Dreaming of the birth of the “Chinese version of Tesla,” the Chinese government has invested billions of dollars in the electric car industry over a decade, but the subsidies have been misappropriated and the industry is experiencing a cold wind at a time when subsidies are being abolished.
According to CNBC, the Chinese government has been aspiring to develop new energy vehicles since the return of a German Audi engineer about 10 years ago. He persuaded the Chinese government to implement a national strategy to invest billions of dollars in developing new energy vehicles.
As a result, venture capitals have poured billions of dollars into the emerging electric car industry. Along with the support of the Chinese government over the years. Thanks to this, about 500 Chinese electric vehicle manufacturers have been established. And China has become a leader in battery technology.
However, some automakers are going bankrupt one after another due to sluggish sales at present. Sales are expected to further decline as consumer subsidies for new energy vehicles will be phased out next year.
How the dream of Chinese Tesla started to fall apart
Shares of electric vehicle Nio fell more than 50 percent this year on the U.S. stock market. In November, Alibaba-backed Xiaopeng went out to attract $400 million worth of investment. While BYD reported a 130 percent on-year drop in its net profit in the third quarter. Some even say that the fever in the field was not a bubble. When the companies that survived after 10 years of investment issued such poor grades.
Earlier, some companies turned out to have misappropriated the aid on a large scale. Which was also the reason behind the slowing growth in sales of new cars due to consumers’ antipathy.

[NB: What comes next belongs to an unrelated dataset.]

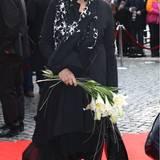 Jan Fedder (†): Michaela May kommt mit Blumen - ein letzter Abschiedsgruß.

According to the Chinese finance ministry, the central government spent at least 33.4 billion yuan in aid between 2009 and 2015. While Chinese auto industry said the number of new energy vehicles sold more than four times in 2014. From the previous year in the wake of the electric car boom, and more than quadrupled to 330,000 units in 2015.
In 2016, however, the Treasury Department found that at least five companies received more than 1 billion yuan in aid unfairly. Sales of new energy vehicles rose only 53 percent that year, dampening gains.
Currently, China’s CATL is the top manufacturer of global electric vehicle batteries. In the case of electric cars sold in China, it is due to the policy of limiting subsidies if they are not a local battery company. China is the world’s best-selling market for electric cars.
However, some predict that this trend will slow down within a few years if government reduce subsidies for electric vehicles. The Chinese government’s support policy is scheduled to end in 2021.